» Requirements:
A. Answer these three questions using the text on the short film Brideless Groom:
(i) Who directed the film?
(ii) Within how many hours after the reading of the will must Shemp be married to collect the money?
(iii) Who calls Moe to report that news of Shemp's inheritance was printed in the newspaper?
B. Write a continuation of the text on the short film Brideless Groom, picking up after its final sentence.

» Text section:
## START
Brideless Groom is a 1947 short subject directed by Edward Bernds starring American slapstick comedy team The Three Stooges (Moe Howard, Larry Fine and Shemp Howard). It is the 101st entry in the series released by Columbia Pictures starring the comedians, who released 190 shorts for the studio between 1934 and 1959.

Plot

Shemp is a voice instructor and the object of affection to his unattractive and tone-deaf vocal student Miss Dinkelmeyer, with Larry as his musical accompanist. After an excruciating session, Moe enters his classroom to tell Shemp that his uncle Caleb had died and left him an inheritance of $500,000 (about $6.4 million today). However, Shemp cannot collect the money unless he is married within 48 hours after the reading of the will, leaving him only a few hours to find a bride. Shemp uses his address book to call and propose to any and all women he has ever known in the phone booth, but he is unsuccessful. With time running out, Moe and Larry lead Shemp through a series of disastrous situations including the destruction of a phone booth and Shemp being beaten silly by a woman named Miss Hopkins, who had just moved into the building and mistook Shemp for her cousin Basil. As he gathers his thoughts, Shemp unintentionally proposes to Miss Dinkelmeyer. She happily accepts and the two of them, with Moe and Larry in tow, head over to the Justice of Peace to get married. Shemp pulls out the wedding ring but accidentally loses it in the piano. Moe forces him to look, and Shemp wrecks the piano before finding the ring.

Then, Shemp's landlord calls Moe to tell him that news of Shemp's inheritance was printed in the newspaper and all of Shemp's ex-girlfriends that he called earlier found out about it and are out looking for him. They all arrive at the Justice of Peace's office looking to marry Shemp to get his money, whereupon chaos ensues. The women start fighting, taking out their aggressions not only on each other but also upon Moe and Larry, who are repeatedly kicked in the shins while standing among the crowd of battling women, trying to break them up. Moe also sets a bear trap in a chair awaiting any of the women who are continually pushing one another into it, but the plan backfires as he tries to antagonize a combatant who shoves him backwards into the chair, causing the trap to painfully snap shut on him. Nonetheless, Shemp, in a dazed state, ends up marrying Miss Dinkelmeyer, just in time to collect the money. As Shemp comes to, he is told what has happened, and is frightened beyond reproach.
## END
» Information shown:
## START
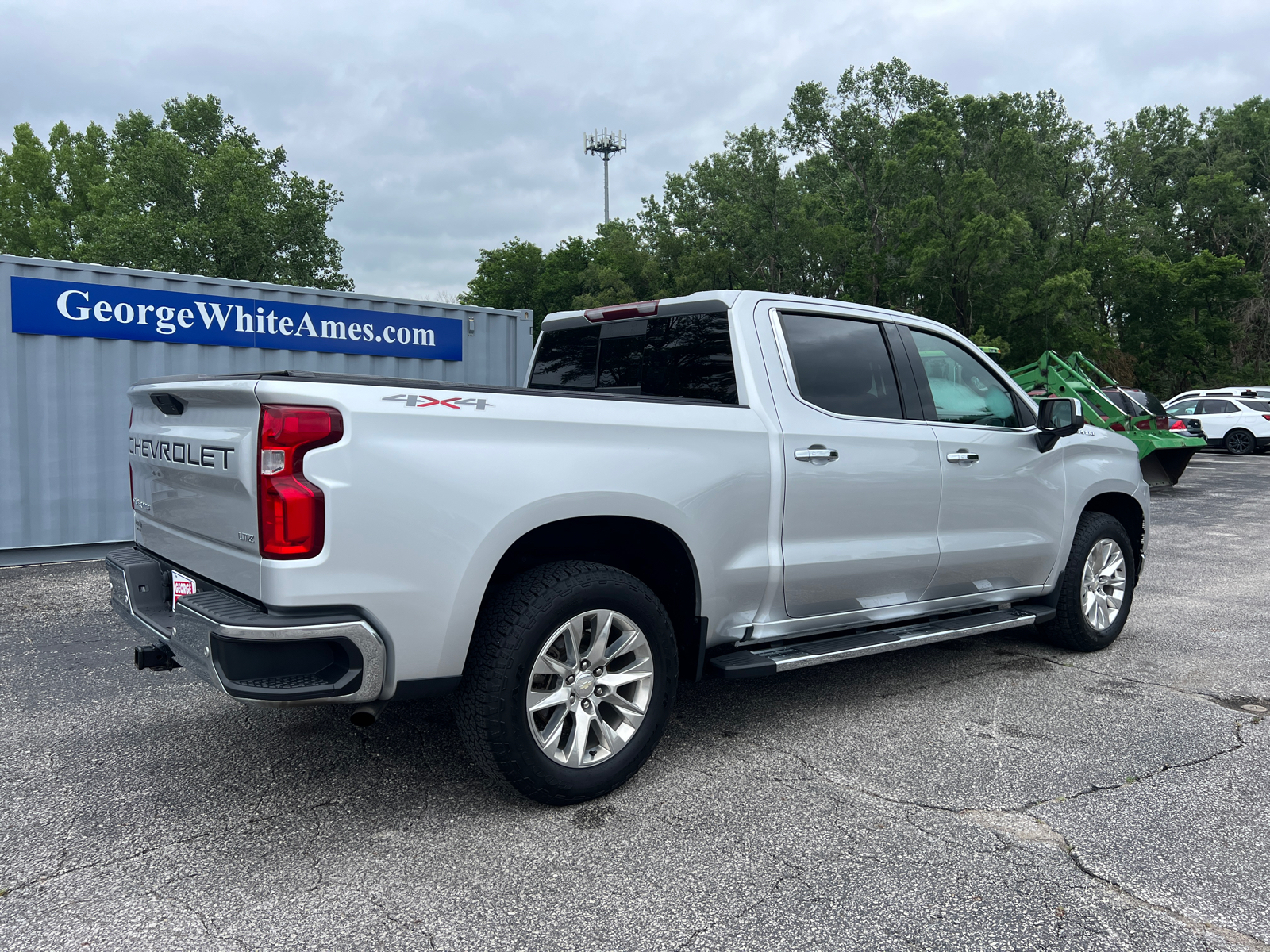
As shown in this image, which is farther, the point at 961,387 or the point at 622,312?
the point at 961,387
## END
## START
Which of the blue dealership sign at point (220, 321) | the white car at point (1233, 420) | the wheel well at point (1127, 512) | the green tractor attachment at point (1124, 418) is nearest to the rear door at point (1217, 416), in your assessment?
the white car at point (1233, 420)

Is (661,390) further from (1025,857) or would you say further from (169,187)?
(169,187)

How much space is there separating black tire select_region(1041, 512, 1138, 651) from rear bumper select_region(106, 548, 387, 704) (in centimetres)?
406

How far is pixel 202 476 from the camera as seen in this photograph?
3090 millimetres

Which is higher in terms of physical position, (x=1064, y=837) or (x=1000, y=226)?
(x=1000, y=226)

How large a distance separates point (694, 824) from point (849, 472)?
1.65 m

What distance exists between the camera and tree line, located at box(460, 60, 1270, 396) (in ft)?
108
## END
» Results:
A.
(i) Edward Bernds
(ii) 48 hours
(iii) Shemp's landlord

B.
Cast

Credited
 Moe Howard as Moe
 Larry Fine as Larry
 Shemp Howard as Professor Shemp Howard
 Dee Green as Miss Dinkelmeyer
 Christine McIntyre as Miss Hopkins
 Doris Houck as Aggressive former girlfriend

Uncredited
 Emil Sitka as Justice of the Peace J.M. Benton
 Johnny Kascier as Bellboy
 Virginia Hunter as Shemp's former girlfriend
 Judy Malcolm as Shemp's former girlfriend
 Alyn Lockwood as Shemp's former girlfriend
 Bertha Priestley as Fat Woman in Hallway
 Nancy Saunders as Shemp's former girlfriend

Production notes
Brideless Groom was filmed on March 11–14, 1947. The plot theme of Brideless Groom is not unique, having been used in (among others) Buster Keaton's 1925 comedy Seven Chances (remade in 1999 as The Bachelor). Writer Clyde Bruckman was also partially responsible for Seven Chances. Brideless Groom would be recycled in the second half of the 1956 Stooge short Husbands Beware.

The film features longtime Stooges supporting player Emil Sitka's best-remembered line "Hold hands, you lovebirds!" (the line is actually engraved on Sitka's headstone). The shot where Sitka has a birdcage smashed on his head was worked into the 1994 movie Pulp Fiction when Eric Stoltz is watching television.

The version of "Voices of Spring" during Shemp and Miss Dinkelmeyer's singing lesson was sung by frequent Stooge co-star Christine McIntyre, who appears in this short as Miss Hopkins. This version of "Voices of Spring", along with McIntyre herself, were previously used in the Stooges' Micro-Phonies (1945).

Shemp's injury

Brideless Groom features a sequence with Christine McIntyre who portrays Miss Hopkins, a woman whom Shemp actively pursues for his wife. Unfortunately, she mistakes him for her cousin Basil. After learning her mistake, she takes it out on poor Shemp by slapping him silly, then finally punching him through her door. During the filming of the scene, when McIntyre threw her punch, she leaned too far into it and hit Shemp for real, ultimately breaking his nose. This mistake was left in the film, and when watched in slow motion, Shemp can be seen falling down and opening his mouth like he was yelling in pain after the punch. Director Edward Bernds remembered getting McIntyre to give Shemp the blows:

Copyright status
Brideless Groom is one of four Columbia Stooge shorts that fell into the public domain after their copyright expired in the 1960s, the other three being Disorder in the Court (1936), Sing a Song of Six Pants (1947), and Malice in the Palace (1949). As such, these four shorts frequently appear on budget VHS and DVD compilations.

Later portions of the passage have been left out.